= Fragmento del documento =

►

De similar estrategia se valió Brod con la Carta al padre: no la incluyó en el volumen dedicado a su correspondencia, sino en el que reúne los escritos literarios póstumos de Kafka. “Como la Carta nunca llegó a su destinatario —se justifica Brod—, no cumplió la función de una carta”. La decisión es trascendente. Acompañada de textos ficcionales, la violenta misiva pierde en parte su carácter de documento autobiográfico. A este criterio tiene que haber contribuido el hecho de que hubo intentos anteriores de redacción, y que Kafka pasó o hizo pasar a máquina el manuscrito final, del que llegó a corregir la versión en limpio, fatiga que se reservaba exclusivamente para los relatos que pensaba dar a la imprenta. Si bien Brod asegura que “dentro de su obra literaria, la Carta constituye el intento de autobiografía más completo que se haya propuesto hacer”, en su propia biografía de Kafka se ocupa de aclarar que el padre no era el tirano que pinta su hijo, una razón más para ubicar la carta entre sus otras pesadillas. Al igual que en la nota al pie del Diario, con estas matizaciones de la Carta lo que Brod busca es diferenciar la realidad más o menos objetiva de lo que Kafka consideraba real.

◄

= Filas mostradas =
►

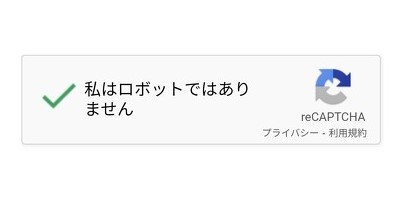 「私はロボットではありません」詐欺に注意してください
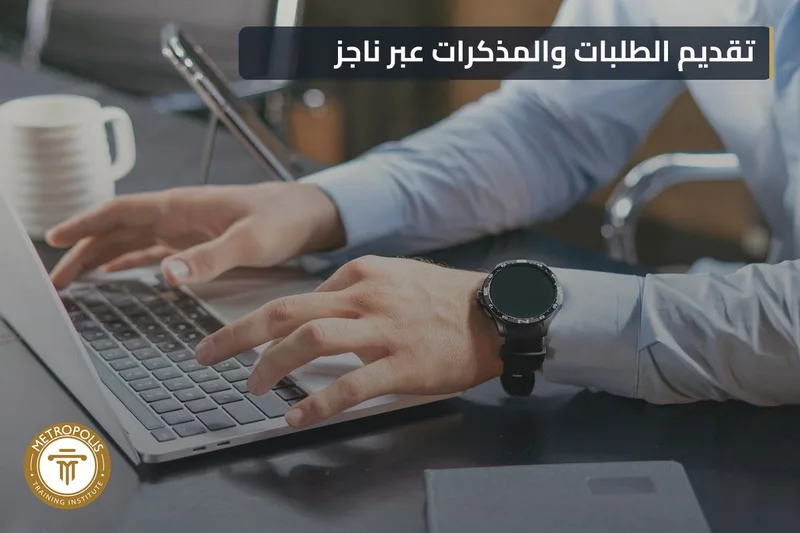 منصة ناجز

◄
►

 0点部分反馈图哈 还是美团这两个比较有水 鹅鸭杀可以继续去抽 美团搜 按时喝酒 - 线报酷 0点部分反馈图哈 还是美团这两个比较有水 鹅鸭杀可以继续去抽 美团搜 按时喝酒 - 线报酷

◄

= Ejercicio =
En el fragmento del documento, ¿en qué volumen colocó Brod la Carta al padre?

= Solución del ejercicio =
En el volumen que reúne los escritos literarios póstumos de Kafka, y no en el dedicado a su correspondencia.